Exercise goal –
Can you arrange the rows, from the line containing "Within the list" through the end of the rows, as a Markdown table with the columns No. and Text, skipping blank lines and leaving out the pictures?

Excerpted records –
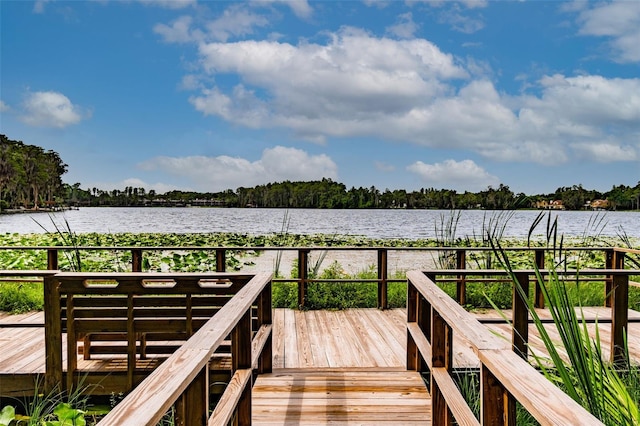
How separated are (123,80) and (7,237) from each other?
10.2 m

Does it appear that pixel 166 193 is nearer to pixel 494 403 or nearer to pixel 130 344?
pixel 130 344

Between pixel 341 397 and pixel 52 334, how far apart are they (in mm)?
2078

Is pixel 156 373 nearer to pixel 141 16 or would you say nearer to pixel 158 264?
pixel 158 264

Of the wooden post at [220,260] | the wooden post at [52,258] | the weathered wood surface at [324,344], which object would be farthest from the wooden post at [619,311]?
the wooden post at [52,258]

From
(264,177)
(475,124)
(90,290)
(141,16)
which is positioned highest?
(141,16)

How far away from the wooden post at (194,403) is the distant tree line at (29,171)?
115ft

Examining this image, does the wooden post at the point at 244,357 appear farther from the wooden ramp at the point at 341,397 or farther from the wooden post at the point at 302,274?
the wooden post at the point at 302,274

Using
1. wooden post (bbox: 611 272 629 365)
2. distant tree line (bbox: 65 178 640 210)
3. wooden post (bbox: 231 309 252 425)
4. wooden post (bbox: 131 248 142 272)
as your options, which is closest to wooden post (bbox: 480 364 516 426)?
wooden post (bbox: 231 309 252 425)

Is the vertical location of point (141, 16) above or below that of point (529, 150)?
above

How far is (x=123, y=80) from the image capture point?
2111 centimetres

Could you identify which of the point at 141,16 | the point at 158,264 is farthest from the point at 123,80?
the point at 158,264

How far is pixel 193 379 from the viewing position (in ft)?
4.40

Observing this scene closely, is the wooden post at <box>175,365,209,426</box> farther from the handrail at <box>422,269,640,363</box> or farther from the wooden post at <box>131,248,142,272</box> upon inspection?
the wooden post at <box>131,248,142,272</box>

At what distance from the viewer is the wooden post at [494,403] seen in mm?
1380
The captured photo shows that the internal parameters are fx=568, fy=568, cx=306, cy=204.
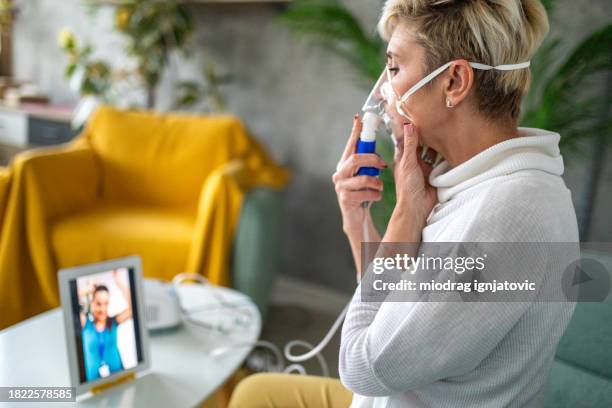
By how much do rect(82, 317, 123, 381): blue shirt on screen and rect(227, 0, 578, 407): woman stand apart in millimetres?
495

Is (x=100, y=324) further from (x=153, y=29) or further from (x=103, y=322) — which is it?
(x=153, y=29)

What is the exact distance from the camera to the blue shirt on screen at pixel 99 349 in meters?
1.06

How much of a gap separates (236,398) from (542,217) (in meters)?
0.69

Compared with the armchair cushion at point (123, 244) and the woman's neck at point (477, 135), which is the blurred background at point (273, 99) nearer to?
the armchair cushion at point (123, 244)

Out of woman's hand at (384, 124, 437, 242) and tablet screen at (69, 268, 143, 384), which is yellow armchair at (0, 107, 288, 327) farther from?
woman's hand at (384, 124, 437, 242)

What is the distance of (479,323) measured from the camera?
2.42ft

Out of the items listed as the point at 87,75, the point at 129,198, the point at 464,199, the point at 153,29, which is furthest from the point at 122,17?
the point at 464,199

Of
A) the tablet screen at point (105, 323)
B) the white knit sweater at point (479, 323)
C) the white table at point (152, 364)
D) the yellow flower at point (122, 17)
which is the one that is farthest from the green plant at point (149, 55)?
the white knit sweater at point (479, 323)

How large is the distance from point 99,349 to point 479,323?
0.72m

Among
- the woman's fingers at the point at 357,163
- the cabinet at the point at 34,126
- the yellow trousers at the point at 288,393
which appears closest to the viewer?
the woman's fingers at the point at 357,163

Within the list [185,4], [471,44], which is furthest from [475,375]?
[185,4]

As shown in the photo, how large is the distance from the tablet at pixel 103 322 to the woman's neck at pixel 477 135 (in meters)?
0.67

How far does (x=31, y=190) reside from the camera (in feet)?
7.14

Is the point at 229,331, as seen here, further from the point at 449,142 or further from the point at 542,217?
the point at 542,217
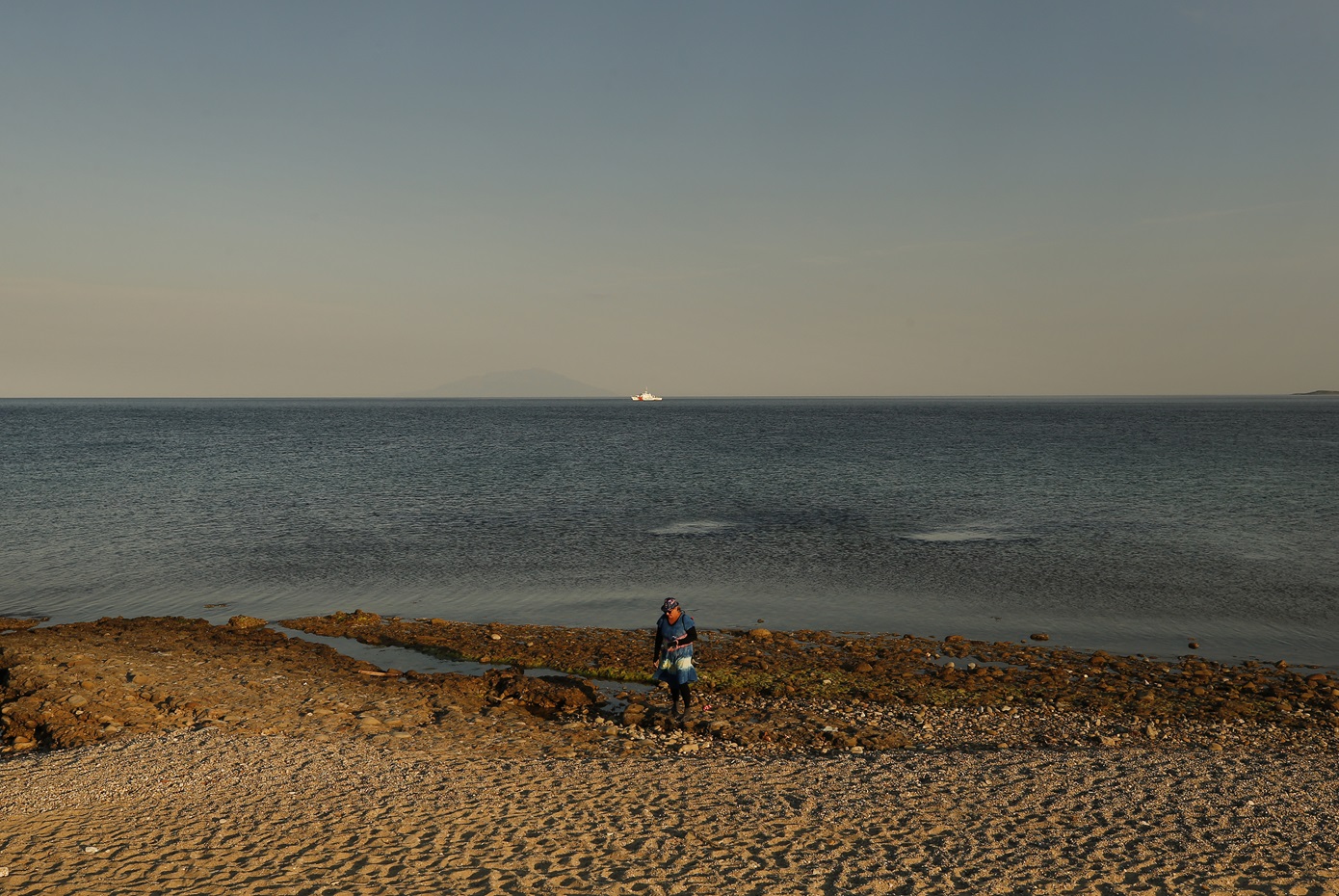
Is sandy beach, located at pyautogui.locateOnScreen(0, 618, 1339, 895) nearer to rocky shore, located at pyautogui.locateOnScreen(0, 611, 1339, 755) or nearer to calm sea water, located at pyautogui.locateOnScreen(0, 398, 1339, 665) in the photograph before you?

Task output –
| No. | Text |
|---|---|
| 1 | Within the list [185,4], [471,44], which is furthest from [475,375]? |
| 2 | [185,4] |
| 3 | As shown in the photo, how large is the distance from the tablet at pixel 103 322 to the woman's neck at pixel 477 135 (in meters)? |
| 4 | 0.67 |
| 5 | How far does (x=31, y=190) reside from the camera (in feet)? |
| 6 | 7.14 |
| 7 | Is the point at 229,331, as seen here, further from the point at 449,142 or further from the point at 542,217? |
| 8 | the point at 542,217 |
| 9 | Is sandy beach, located at pyautogui.locateOnScreen(0, 618, 1339, 895) nearer to rocky shore, located at pyautogui.locateOnScreen(0, 611, 1339, 755) or nearer to calm sea water, located at pyautogui.locateOnScreen(0, 398, 1339, 665) in the photograph before you? |